Notable singer and songwriter Leon Russell passed away Sunday in Nashville. He was 74.
Russell’s wife, Jan Bridges, said that he died in his sleep, according to a statement on his website.
In a later statement obtained by ABC News, she added in part, “He was recovering from heart surgery in July and looked forward to getting back on the road in January. We appreciate everyone’s love and support.”
Earlier this year, Russell had to postpone 28 concerts between July and September after suffering a heart attack.
Still, his website said then in a statement that the Rock and Roll Hall of Famer was “optimistic” and able to make a complete recovery.
In the 1960s, Russell made a name for himself as an in-demand session keyboardist. He was part of the Wrecking Crew, a famed collective of studio musicians.
Russell also established himself as a songwriter. Some of the best-known songs that he wrote are “Delta Lady,” “Superstar,” “This Masquerade” and “A Song for You.” His solo career scored him Top 20 hits, including his 1972 single “Tight Rope” and 1975’s “Lady Blue.”

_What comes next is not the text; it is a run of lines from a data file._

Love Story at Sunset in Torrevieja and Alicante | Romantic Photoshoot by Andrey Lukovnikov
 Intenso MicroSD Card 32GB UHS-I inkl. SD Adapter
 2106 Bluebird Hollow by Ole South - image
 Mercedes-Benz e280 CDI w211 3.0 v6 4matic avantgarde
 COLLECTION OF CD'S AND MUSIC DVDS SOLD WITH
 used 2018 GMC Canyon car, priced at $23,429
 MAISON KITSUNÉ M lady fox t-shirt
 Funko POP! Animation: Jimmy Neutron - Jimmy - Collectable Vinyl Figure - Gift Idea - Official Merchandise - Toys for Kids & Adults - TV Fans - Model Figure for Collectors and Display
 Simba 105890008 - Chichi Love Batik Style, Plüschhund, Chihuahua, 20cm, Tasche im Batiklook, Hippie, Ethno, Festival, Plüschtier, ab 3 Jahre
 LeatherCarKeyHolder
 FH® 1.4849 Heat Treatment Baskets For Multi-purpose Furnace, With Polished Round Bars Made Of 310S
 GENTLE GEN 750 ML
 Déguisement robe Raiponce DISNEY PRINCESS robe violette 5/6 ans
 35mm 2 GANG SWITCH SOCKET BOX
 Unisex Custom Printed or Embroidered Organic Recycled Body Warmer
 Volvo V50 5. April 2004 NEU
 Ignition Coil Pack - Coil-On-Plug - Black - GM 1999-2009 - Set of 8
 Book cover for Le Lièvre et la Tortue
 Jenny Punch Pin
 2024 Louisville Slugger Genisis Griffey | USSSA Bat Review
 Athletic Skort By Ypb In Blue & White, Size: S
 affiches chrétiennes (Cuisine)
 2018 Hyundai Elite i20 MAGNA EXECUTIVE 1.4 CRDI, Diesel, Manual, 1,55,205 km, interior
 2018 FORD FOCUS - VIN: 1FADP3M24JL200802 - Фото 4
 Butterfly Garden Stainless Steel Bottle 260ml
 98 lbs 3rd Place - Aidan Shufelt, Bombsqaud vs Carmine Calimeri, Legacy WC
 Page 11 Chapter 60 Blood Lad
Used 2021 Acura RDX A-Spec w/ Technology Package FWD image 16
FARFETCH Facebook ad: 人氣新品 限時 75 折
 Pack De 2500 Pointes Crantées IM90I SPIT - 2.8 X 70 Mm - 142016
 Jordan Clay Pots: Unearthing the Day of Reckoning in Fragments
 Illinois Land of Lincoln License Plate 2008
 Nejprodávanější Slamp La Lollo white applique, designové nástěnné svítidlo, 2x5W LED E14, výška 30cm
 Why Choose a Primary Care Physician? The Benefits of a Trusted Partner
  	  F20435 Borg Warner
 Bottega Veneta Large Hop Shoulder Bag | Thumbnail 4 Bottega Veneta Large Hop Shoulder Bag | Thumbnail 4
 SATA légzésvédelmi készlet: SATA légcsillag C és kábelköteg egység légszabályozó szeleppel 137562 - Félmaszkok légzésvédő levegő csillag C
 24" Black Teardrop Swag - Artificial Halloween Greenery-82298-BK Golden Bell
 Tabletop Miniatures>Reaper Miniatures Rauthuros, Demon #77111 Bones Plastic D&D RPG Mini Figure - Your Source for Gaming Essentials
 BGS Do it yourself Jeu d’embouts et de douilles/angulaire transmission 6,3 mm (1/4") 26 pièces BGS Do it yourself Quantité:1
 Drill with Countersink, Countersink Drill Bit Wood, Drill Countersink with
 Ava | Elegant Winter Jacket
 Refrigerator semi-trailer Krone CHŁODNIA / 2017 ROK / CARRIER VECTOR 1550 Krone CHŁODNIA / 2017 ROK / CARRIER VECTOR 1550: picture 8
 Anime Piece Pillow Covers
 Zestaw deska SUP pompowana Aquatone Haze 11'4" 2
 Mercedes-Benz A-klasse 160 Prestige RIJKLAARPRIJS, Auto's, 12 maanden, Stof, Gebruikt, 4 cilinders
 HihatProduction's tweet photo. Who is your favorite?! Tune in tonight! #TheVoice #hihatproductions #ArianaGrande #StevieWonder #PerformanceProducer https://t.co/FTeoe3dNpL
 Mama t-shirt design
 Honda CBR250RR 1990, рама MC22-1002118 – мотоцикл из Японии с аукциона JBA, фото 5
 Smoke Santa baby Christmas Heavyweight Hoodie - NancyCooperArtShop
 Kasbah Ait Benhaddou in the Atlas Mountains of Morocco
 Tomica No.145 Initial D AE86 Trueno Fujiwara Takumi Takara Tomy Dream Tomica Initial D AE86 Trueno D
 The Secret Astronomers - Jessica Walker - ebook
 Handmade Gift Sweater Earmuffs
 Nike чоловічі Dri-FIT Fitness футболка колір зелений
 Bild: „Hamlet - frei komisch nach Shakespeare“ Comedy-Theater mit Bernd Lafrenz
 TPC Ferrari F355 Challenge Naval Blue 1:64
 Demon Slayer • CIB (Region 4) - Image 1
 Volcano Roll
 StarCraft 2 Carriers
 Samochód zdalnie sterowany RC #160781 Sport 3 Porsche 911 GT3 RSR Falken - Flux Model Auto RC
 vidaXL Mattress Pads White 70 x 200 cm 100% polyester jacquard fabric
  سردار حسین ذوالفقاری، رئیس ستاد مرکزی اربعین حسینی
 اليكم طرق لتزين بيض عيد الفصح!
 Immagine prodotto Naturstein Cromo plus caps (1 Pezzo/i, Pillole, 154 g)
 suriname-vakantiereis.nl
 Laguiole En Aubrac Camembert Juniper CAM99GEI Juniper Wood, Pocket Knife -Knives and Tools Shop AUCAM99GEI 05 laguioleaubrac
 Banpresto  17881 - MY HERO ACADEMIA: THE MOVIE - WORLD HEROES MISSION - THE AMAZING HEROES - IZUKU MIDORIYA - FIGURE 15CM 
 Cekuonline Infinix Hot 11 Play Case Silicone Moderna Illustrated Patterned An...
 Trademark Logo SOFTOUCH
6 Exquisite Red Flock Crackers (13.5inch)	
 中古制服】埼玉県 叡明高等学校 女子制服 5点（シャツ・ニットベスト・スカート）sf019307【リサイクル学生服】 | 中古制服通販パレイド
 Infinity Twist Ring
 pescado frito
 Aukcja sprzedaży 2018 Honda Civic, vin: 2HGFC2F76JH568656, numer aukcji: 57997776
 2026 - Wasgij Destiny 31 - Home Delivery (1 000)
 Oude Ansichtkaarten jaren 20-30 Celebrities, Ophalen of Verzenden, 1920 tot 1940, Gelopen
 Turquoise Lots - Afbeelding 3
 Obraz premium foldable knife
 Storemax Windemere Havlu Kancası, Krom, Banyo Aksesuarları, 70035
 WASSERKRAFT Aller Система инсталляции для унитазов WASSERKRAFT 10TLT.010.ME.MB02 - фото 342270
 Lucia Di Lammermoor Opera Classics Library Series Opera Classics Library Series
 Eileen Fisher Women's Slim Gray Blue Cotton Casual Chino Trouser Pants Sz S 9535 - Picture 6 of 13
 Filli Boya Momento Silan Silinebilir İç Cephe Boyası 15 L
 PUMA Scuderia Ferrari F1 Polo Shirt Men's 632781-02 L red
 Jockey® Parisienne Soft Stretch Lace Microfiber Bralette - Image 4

He also collaborated with artists such as Joe Cocker and Delaney & Bonnie, and toured with Edgar Winter, The New Grass Revival and Willie Nelson.
In 2010, Russell collaborated with Elton John, a longtime admirer of Russell’s on his acclaimed album “The Union.”
On “Good Morning America,” John said of Russell, “He was my biggest influence as a piano player, a singer and a songwriter.”
The following year, in 2011, Russell was inducted into the Rock and Roll Hall of Fame.